+++ MATERIAL PROVIDED +++

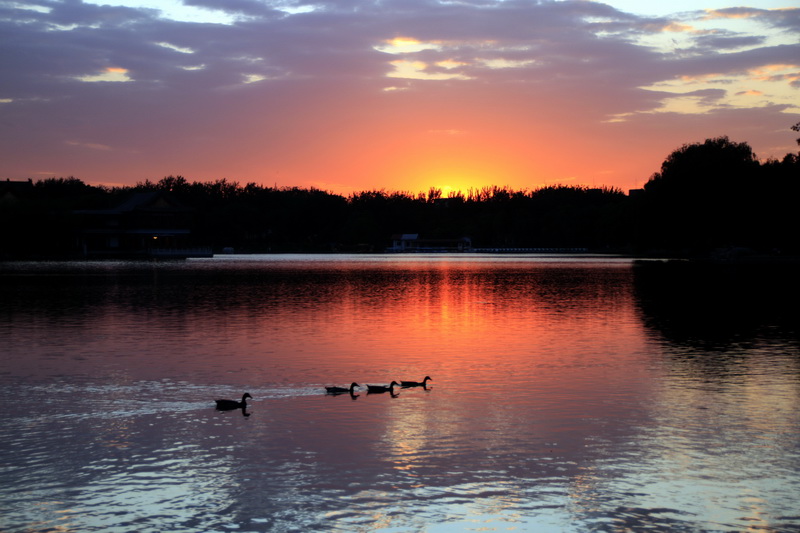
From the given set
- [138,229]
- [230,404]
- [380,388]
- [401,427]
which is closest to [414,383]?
[380,388]

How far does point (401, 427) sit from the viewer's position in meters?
13.8

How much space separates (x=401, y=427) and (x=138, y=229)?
123126 mm

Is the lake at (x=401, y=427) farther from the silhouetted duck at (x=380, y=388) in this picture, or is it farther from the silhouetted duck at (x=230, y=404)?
the silhouetted duck at (x=380, y=388)

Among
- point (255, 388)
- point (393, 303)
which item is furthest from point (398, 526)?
point (393, 303)

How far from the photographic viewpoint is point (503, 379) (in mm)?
18734

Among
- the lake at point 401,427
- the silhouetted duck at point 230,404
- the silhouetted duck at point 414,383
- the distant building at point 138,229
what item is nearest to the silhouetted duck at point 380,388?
the lake at point 401,427

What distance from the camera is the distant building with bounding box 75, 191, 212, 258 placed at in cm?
12731

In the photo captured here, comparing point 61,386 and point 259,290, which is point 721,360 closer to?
point 61,386

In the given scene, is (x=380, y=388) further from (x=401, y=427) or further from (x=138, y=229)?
(x=138, y=229)

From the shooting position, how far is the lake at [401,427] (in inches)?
378

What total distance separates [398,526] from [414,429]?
4.55 m

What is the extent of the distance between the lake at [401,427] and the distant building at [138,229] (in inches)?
3954

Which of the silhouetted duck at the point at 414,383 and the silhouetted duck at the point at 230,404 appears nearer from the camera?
the silhouetted duck at the point at 230,404

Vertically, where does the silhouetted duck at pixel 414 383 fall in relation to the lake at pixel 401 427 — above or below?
above
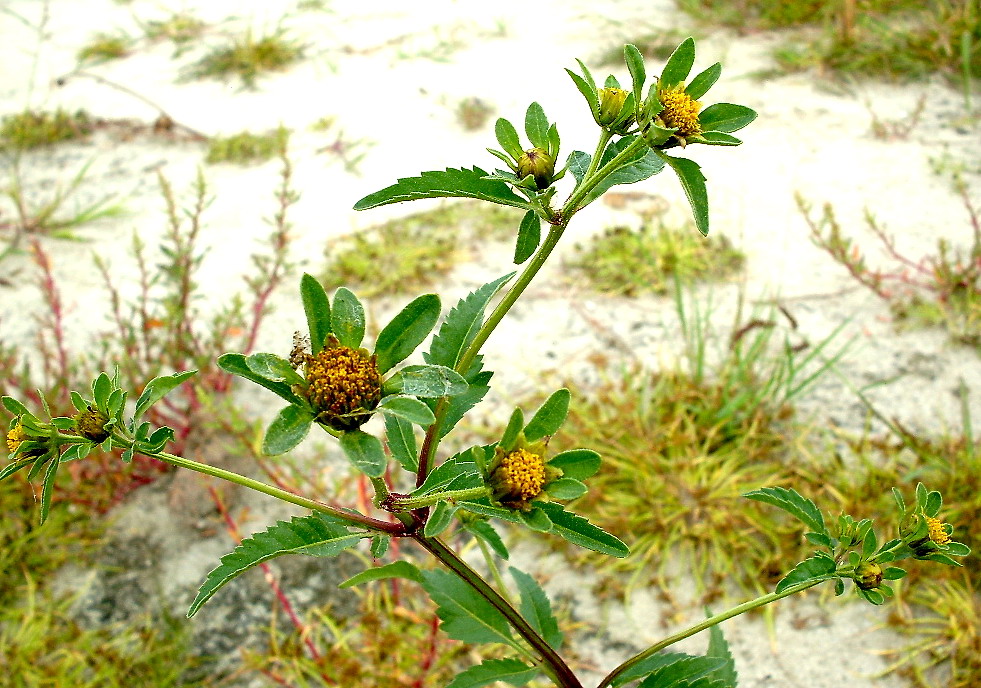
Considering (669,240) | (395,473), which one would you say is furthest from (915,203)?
(395,473)

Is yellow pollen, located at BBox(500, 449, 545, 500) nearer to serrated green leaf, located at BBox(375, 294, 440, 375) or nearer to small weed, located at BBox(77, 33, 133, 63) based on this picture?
serrated green leaf, located at BBox(375, 294, 440, 375)

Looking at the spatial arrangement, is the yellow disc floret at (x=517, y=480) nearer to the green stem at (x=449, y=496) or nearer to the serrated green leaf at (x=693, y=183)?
the green stem at (x=449, y=496)

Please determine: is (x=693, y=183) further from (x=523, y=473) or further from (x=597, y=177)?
(x=523, y=473)

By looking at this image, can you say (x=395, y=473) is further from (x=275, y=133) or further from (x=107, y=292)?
(x=275, y=133)

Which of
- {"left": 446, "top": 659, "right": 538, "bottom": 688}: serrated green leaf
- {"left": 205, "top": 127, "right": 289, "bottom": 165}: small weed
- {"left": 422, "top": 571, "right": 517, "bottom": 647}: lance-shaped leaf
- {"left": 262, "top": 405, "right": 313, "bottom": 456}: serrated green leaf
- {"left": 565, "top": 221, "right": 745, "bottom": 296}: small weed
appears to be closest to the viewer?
{"left": 262, "top": 405, "right": 313, "bottom": 456}: serrated green leaf

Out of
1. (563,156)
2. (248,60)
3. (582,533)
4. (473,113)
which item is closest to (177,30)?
(248,60)

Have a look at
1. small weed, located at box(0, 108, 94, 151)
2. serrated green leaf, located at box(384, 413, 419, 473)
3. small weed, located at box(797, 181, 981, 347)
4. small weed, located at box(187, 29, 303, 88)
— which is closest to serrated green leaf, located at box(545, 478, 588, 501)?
serrated green leaf, located at box(384, 413, 419, 473)
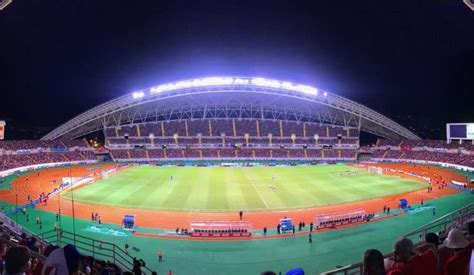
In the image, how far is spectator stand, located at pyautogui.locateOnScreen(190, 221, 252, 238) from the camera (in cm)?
2486

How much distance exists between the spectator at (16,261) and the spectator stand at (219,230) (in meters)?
21.9

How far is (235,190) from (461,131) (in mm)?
49529

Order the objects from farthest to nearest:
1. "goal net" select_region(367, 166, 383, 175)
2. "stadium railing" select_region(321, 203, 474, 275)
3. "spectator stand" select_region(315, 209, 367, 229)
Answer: "goal net" select_region(367, 166, 383, 175) → "spectator stand" select_region(315, 209, 367, 229) → "stadium railing" select_region(321, 203, 474, 275)

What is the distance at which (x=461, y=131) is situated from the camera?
64.7 meters

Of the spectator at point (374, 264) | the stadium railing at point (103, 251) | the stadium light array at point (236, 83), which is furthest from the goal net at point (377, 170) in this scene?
the spectator at point (374, 264)

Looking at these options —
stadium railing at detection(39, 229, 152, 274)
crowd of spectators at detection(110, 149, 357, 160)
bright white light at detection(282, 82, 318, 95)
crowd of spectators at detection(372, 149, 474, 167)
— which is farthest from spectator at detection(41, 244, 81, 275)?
crowd of spectators at detection(110, 149, 357, 160)

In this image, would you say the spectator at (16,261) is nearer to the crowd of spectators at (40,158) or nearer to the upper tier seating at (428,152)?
the crowd of spectators at (40,158)

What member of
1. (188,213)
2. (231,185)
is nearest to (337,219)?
(188,213)

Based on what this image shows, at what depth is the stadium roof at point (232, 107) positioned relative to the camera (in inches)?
2474

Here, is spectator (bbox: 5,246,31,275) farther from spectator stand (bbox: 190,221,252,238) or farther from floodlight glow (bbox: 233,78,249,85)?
floodlight glow (bbox: 233,78,249,85)

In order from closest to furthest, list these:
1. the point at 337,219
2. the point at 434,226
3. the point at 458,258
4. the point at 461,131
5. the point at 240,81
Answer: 1. the point at 458,258
2. the point at 434,226
3. the point at 337,219
4. the point at 240,81
5. the point at 461,131

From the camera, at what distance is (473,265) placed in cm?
335

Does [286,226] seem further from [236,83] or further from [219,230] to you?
[236,83]

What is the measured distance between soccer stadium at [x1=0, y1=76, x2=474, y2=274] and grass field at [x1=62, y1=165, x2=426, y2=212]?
16 centimetres
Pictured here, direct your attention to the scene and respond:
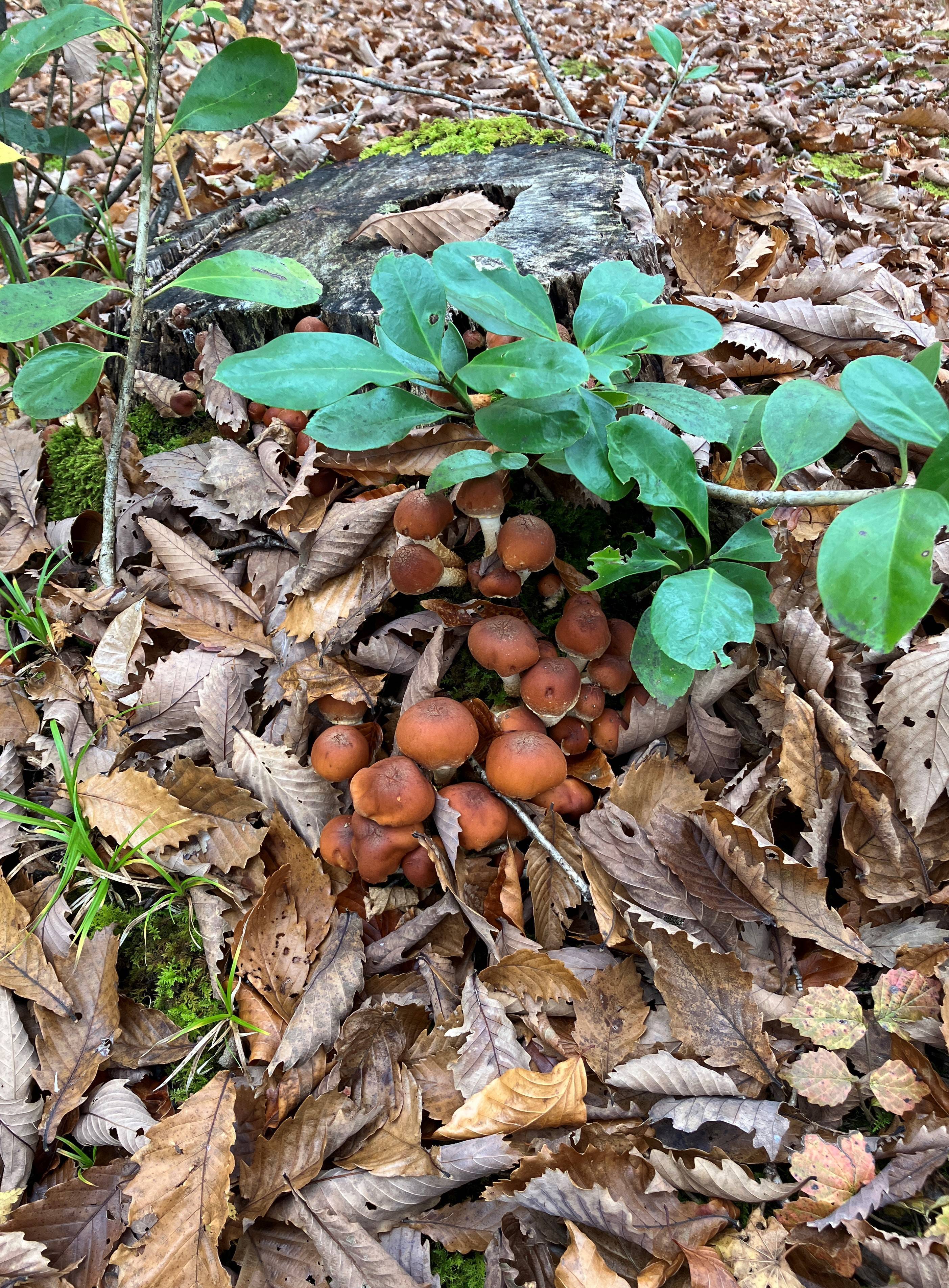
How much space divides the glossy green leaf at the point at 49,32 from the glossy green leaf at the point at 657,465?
7.03ft

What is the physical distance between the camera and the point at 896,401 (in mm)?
1551

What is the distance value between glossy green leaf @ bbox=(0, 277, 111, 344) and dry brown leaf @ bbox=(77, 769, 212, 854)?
1270mm

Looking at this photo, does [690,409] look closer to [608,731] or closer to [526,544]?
[526,544]

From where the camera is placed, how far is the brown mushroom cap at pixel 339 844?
2068 mm

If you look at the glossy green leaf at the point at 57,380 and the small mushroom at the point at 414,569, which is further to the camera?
the glossy green leaf at the point at 57,380

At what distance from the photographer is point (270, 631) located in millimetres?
2576

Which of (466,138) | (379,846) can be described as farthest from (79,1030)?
(466,138)

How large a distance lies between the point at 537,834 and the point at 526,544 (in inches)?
31.0

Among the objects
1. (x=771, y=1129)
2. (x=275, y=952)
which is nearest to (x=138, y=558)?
(x=275, y=952)

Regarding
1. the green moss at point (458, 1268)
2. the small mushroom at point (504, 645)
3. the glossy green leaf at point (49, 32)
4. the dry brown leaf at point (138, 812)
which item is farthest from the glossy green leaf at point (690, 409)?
the glossy green leaf at point (49, 32)

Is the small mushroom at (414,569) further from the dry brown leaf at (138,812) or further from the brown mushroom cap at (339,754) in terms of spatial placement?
the dry brown leaf at (138,812)

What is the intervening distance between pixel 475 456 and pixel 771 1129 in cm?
158

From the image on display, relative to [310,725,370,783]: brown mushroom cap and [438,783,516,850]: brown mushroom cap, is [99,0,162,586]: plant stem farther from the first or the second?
[438,783,516,850]: brown mushroom cap

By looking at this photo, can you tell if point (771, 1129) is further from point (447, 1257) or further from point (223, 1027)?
point (223, 1027)
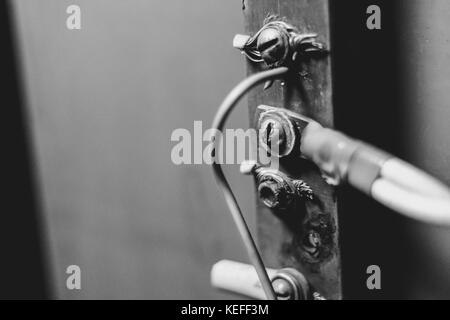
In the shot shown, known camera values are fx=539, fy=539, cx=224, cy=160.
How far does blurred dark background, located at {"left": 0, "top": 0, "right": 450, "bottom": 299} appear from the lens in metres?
0.49

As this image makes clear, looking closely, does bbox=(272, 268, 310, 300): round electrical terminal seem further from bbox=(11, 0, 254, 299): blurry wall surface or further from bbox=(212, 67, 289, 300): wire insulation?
bbox=(11, 0, 254, 299): blurry wall surface

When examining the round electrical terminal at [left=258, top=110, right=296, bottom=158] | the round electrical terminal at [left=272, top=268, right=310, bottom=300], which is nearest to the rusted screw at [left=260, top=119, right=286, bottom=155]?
the round electrical terminal at [left=258, top=110, right=296, bottom=158]

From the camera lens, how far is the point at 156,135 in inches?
28.1

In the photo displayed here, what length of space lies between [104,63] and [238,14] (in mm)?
229

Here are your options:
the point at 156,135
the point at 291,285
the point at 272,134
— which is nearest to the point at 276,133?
the point at 272,134

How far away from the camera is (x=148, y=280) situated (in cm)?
80

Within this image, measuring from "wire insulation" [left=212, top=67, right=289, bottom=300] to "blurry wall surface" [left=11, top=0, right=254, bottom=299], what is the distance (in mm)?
177

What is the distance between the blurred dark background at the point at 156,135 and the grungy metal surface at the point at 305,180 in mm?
13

+++

TASK GOAL: Locate "From the camera lens, how" in the material, then quote the line that contains it and all lines after it through the final one.

SOLUTION FOR THIS TASK:
From the camera lens, how far is the point at 156,135 in inches?
28.1

In the photo displayed here, what length of space lies between [104,63] and [238,14] (in mm)?
229

Here are your options:
the point at 156,135
the point at 291,285
the point at 272,134
— which is nearest to the point at 276,133?
the point at 272,134

How far away from the camera is (x=148, y=280) situated (in cm)?
80

Within this image, measuring from "wire insulation" [left=212, top=67, right=289, bottom=300] to "blurry wall surface" [left=11, top=0, right=254, bottom=299], what is the distance (in mm)?
177

What is the distance between the blurred dark background at the point at 156,135 and the grungy metal surface at the point at 305,180 in mm?
13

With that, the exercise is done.